-- START Given information --

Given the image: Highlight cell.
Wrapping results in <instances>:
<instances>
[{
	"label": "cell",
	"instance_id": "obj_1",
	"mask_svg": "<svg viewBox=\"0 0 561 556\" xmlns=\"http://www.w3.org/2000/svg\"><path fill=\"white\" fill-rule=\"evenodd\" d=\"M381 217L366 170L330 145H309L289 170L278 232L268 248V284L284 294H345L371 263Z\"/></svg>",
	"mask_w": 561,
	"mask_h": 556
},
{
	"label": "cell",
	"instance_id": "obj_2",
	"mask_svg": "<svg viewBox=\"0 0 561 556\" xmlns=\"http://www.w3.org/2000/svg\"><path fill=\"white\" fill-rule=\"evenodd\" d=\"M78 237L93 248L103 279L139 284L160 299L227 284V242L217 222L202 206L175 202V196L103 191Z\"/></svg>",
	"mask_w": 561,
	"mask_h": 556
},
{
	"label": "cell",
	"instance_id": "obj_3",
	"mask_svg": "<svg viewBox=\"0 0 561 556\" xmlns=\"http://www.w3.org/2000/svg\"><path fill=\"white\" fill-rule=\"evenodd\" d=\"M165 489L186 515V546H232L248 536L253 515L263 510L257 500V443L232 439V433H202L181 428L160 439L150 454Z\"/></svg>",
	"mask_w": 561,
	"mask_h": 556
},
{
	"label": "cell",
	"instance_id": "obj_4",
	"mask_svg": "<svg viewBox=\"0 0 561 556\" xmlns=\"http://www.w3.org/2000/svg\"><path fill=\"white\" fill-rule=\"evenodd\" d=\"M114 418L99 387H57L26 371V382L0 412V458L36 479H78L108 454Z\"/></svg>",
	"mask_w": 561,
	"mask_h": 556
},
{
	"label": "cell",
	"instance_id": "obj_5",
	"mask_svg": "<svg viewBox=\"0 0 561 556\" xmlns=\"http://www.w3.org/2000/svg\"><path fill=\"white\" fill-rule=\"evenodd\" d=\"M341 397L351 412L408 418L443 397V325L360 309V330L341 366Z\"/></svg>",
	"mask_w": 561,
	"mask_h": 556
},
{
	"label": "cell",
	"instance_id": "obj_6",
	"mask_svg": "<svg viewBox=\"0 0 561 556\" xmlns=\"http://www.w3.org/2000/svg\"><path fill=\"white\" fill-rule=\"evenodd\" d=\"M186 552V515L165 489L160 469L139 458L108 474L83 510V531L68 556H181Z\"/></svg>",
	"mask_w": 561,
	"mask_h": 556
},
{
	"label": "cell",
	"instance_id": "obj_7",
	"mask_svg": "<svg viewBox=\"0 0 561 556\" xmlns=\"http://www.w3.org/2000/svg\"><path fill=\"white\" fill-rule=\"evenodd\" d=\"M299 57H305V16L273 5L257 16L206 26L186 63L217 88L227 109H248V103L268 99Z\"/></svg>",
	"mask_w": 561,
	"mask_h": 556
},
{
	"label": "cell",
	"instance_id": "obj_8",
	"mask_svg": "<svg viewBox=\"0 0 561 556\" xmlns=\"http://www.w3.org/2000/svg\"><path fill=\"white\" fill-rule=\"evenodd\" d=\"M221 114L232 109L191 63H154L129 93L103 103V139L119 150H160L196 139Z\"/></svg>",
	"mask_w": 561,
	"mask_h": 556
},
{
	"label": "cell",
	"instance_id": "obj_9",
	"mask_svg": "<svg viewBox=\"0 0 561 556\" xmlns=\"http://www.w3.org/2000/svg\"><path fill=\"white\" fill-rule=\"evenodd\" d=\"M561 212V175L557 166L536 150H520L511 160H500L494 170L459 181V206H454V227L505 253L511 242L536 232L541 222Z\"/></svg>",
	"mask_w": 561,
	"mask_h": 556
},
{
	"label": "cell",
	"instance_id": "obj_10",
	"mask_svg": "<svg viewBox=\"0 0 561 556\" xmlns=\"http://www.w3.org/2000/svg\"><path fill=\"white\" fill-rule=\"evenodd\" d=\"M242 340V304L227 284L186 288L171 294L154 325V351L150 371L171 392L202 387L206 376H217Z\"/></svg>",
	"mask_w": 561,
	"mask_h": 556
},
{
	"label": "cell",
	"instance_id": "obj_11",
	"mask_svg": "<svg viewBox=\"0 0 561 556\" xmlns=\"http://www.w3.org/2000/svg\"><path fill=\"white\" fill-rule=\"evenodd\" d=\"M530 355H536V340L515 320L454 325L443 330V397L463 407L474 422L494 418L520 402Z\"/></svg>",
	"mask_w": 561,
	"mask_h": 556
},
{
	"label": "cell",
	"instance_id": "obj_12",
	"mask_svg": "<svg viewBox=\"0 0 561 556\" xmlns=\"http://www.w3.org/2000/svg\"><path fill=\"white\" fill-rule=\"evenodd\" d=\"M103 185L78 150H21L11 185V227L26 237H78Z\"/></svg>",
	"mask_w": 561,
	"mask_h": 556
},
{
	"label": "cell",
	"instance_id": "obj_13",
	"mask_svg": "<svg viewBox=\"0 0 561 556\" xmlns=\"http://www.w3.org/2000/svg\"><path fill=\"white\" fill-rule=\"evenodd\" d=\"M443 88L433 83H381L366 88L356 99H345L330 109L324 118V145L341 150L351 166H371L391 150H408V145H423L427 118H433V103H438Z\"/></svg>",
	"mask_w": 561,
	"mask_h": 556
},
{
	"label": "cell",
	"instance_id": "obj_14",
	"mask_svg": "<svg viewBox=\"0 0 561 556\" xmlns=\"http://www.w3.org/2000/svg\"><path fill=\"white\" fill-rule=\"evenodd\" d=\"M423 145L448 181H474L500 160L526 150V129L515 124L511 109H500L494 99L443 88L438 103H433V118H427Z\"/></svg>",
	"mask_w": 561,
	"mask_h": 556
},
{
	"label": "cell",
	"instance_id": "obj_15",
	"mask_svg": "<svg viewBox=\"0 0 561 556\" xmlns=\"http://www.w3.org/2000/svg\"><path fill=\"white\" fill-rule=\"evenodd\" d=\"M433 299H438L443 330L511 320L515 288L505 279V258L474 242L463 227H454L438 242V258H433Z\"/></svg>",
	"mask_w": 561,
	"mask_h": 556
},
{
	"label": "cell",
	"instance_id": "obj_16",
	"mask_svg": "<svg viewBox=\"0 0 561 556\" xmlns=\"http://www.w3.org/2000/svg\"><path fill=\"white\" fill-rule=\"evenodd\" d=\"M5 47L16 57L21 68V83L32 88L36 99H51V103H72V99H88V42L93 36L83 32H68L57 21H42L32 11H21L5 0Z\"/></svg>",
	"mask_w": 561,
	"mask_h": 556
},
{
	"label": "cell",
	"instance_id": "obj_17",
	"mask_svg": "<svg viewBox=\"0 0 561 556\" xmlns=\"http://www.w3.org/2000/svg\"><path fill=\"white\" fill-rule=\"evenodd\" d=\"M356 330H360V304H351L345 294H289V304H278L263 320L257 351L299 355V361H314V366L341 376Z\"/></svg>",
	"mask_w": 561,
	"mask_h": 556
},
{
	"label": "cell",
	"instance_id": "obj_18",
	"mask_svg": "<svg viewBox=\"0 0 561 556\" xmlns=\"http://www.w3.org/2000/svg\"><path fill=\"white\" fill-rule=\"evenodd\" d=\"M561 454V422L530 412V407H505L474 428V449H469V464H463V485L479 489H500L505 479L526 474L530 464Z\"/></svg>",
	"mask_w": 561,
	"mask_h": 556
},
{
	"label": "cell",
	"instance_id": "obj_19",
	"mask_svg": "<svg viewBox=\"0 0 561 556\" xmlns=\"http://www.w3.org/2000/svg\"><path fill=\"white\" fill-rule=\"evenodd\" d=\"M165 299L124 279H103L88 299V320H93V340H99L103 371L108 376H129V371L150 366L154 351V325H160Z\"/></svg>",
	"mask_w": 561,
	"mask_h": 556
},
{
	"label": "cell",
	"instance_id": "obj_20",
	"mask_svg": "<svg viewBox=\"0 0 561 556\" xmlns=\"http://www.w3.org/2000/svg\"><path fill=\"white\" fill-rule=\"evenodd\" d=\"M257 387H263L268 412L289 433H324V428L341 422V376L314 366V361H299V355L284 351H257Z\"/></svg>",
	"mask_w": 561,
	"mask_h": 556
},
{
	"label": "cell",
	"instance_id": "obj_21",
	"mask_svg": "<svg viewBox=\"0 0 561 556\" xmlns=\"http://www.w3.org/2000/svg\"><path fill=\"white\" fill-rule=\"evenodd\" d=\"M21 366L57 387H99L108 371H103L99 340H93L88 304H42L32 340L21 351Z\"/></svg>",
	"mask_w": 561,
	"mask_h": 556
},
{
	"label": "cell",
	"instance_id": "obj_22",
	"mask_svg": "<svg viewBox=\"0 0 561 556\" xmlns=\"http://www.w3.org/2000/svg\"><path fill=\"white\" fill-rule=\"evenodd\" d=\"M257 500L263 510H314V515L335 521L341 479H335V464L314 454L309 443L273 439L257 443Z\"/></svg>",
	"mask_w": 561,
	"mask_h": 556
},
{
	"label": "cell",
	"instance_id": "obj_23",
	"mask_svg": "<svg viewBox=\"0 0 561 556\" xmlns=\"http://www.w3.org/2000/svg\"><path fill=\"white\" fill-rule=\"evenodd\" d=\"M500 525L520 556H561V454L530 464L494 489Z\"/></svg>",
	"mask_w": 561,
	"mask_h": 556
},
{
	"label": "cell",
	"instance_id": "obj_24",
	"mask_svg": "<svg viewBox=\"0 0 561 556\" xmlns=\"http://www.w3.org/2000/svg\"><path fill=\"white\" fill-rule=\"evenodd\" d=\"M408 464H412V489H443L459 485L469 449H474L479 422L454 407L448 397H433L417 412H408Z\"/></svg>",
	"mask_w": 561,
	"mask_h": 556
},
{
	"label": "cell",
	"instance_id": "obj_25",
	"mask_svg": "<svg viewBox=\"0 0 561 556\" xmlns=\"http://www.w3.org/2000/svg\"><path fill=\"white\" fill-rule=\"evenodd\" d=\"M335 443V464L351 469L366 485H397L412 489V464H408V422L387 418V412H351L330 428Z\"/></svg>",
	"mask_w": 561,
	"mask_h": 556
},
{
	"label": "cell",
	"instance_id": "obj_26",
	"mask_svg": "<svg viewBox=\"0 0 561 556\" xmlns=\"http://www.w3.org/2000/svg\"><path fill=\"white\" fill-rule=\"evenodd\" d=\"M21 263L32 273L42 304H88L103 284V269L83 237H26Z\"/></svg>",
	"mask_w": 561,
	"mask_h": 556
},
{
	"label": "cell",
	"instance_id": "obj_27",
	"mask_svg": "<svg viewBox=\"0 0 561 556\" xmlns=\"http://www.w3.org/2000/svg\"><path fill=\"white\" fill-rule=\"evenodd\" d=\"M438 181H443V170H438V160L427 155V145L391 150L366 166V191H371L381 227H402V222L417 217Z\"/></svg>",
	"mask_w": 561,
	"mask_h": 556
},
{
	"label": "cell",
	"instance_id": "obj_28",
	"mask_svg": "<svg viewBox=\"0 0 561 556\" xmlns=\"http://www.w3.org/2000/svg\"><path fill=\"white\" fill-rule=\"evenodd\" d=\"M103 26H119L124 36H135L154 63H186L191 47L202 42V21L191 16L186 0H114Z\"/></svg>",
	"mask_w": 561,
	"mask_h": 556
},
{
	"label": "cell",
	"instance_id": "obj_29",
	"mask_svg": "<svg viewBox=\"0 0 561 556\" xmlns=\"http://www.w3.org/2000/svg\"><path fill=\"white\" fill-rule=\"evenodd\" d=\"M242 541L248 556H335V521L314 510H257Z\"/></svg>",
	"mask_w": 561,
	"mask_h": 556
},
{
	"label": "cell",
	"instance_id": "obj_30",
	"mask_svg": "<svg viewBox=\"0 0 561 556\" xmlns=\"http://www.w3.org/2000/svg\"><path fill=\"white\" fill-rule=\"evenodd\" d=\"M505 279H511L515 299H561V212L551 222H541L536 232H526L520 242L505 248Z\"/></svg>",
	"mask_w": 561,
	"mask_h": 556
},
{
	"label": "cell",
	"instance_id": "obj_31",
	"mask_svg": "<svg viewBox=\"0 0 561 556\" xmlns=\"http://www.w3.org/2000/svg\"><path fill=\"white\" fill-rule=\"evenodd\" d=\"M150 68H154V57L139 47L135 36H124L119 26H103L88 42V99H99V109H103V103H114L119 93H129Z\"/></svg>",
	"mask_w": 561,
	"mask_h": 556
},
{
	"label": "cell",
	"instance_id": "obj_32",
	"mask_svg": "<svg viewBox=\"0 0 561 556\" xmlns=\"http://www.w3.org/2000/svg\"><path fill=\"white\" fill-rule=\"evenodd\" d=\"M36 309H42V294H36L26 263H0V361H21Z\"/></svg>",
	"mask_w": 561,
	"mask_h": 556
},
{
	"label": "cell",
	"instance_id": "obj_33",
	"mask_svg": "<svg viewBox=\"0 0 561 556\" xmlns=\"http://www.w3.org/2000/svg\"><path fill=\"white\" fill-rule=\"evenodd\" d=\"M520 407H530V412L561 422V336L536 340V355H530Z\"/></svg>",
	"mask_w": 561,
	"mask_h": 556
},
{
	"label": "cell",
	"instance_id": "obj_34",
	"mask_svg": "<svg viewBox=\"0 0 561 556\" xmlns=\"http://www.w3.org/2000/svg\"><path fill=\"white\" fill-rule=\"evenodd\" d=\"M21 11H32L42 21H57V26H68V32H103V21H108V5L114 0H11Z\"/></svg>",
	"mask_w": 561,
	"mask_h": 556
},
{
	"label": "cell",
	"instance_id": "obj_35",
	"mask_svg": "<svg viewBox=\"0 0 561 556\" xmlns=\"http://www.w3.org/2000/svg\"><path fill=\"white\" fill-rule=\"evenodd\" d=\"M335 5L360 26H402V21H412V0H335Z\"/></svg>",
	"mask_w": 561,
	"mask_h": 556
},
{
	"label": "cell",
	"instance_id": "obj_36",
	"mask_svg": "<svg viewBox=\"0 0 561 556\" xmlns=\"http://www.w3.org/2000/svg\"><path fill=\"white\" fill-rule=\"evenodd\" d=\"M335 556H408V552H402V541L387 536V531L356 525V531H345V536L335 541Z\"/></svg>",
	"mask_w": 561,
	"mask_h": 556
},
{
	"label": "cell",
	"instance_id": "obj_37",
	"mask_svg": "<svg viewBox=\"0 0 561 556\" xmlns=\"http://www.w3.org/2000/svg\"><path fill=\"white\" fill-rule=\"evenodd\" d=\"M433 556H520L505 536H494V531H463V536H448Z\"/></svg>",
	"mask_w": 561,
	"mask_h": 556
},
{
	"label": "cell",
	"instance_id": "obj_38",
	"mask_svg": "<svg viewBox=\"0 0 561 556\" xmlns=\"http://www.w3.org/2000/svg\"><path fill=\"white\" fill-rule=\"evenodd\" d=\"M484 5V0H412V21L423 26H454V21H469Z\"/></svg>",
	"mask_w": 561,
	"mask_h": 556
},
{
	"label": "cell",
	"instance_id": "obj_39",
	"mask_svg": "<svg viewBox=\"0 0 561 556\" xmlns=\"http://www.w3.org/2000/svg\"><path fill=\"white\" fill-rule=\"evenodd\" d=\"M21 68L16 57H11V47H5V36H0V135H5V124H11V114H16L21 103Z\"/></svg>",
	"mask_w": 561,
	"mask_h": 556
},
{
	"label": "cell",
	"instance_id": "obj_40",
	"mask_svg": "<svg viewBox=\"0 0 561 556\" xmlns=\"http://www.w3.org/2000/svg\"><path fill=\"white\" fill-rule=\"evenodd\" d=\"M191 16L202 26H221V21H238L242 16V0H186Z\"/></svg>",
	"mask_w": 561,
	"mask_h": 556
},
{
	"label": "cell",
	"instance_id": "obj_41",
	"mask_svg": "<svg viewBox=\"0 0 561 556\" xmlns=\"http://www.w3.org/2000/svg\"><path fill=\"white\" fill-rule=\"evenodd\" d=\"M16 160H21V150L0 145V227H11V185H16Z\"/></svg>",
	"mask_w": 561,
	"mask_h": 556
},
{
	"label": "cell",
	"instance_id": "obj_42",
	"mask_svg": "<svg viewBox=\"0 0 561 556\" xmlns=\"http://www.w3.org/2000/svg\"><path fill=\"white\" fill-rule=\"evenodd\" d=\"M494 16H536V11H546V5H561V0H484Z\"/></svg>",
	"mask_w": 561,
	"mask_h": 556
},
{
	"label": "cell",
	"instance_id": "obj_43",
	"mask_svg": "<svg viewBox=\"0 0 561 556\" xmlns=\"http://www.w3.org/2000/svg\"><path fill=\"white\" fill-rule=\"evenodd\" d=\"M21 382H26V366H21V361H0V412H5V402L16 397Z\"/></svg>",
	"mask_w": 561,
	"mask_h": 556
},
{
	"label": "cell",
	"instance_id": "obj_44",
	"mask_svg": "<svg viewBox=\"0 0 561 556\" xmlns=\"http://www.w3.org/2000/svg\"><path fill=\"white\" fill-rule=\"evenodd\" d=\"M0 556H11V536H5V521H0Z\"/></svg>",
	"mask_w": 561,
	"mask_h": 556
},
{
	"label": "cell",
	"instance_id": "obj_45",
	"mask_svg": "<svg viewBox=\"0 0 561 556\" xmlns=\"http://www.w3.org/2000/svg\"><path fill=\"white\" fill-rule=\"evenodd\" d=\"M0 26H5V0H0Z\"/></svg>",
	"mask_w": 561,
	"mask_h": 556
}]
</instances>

-- END Given information --

== What to produce ==
From the items above, extract each line that contains the word "instances".

== Finished exercise ==
Wrapping results in <instances>:
<instances>
</instances>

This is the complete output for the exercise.